The third characteristic of our issue is our causes. The root cause is that cause that, if we fix it, it’ll stop future occurrences from happening. Our cause also relies on the facts and is actionable (we can do something about it). A rule of thumb for a root cause is this: it’s a root cause when we can switch it on and off without creating negative side effects.

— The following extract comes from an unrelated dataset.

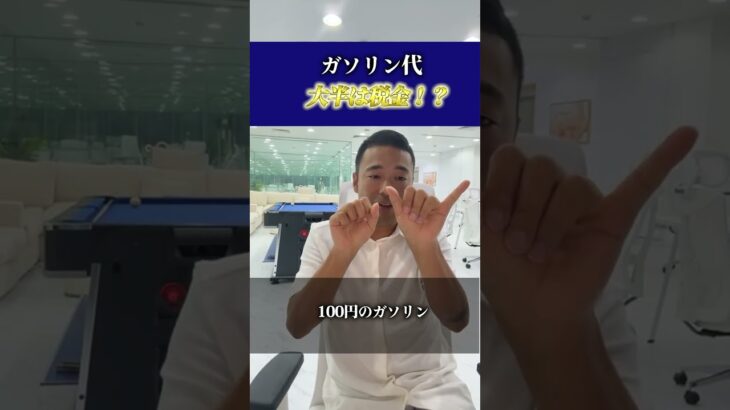 ガソリン代の大半は税金！？#shorts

Let’s talk a little more about the ways that we describing our issues as symptoms, problems, and causes. I was doing yard work, trimming my fruit trees, reaching up above me. And the next day I had a pain in my shoulder. The pain in my shoulder is the symptom to an issue that I had. Like most people, I jumped on WebMD and I thought, “Oh no, I’ve torn my rotator cuff!” But this is the wrong thing to do because I’m jumping to conclusions. I don’t have any facts based on my particular situation. But it’s something that occurs to other people. I take an ibuprofen and that alleviates my pain. But really, I’m just solving my symptoms. My pain is going to be coming back again. I go to the doctor and I explained that my shoulder is hurting and that I have a torn rotator cuff. But the doctor is smart enough to know that I’m jumping to conclusions and including causes in my problem statement. She asked me, “Well, what’s wrong with what?” And I say that I have pain and reduce mobility in my right shoulder. That’s what’s wrong with what: it’s my right shoulder and I have pain and reduced mobility. The doctor further asked me, “How did this happen?” or when did I begin to feel pain? I add more details and give her a problem description. My shoulder began to ache 2 hours after reaching high to push down on something. I cannot lift my arm above shoulder height because of too much pain. And my shoulder is aching constantly no matter what position I’m in. With the doctor’s wise counseling, I have given her a problem statement and a problem description and she can start to help me figure out what’s wrong with my shoulder. I can’t say that the root cause of this problem is from me reaching high and doing activities and to just don’t do that. This line of thinking might help me not do it again, but it’s not going to help with getting rid of my immediate symptom. That would be a preventive control and something smart that I shouldn’t do again. To determine the root cause of my pain, the doctor needs to collect facts. So she performs a physical test testing my mobility and orders x-rays. From this, she’s determined that my tendons in my shoulder are inflamed. My rotator cuff is fine. She has investigated, collected factual data, and has gotten to the root cause of my problem. Now she can help me treat my root cause to eliminate my symptoms.


What’s today’s insight to action? We need to ensure we’re not just solving the symptoms of our larger issues. A step to do this is to clearly define the problem in two parts: its statement of what’s wrong with what, and a description of the problem that’s based on the facts of the situation. Then we’ll begin to understand the scope and details of the real issue and can start to investigate clauses to get to the root cause.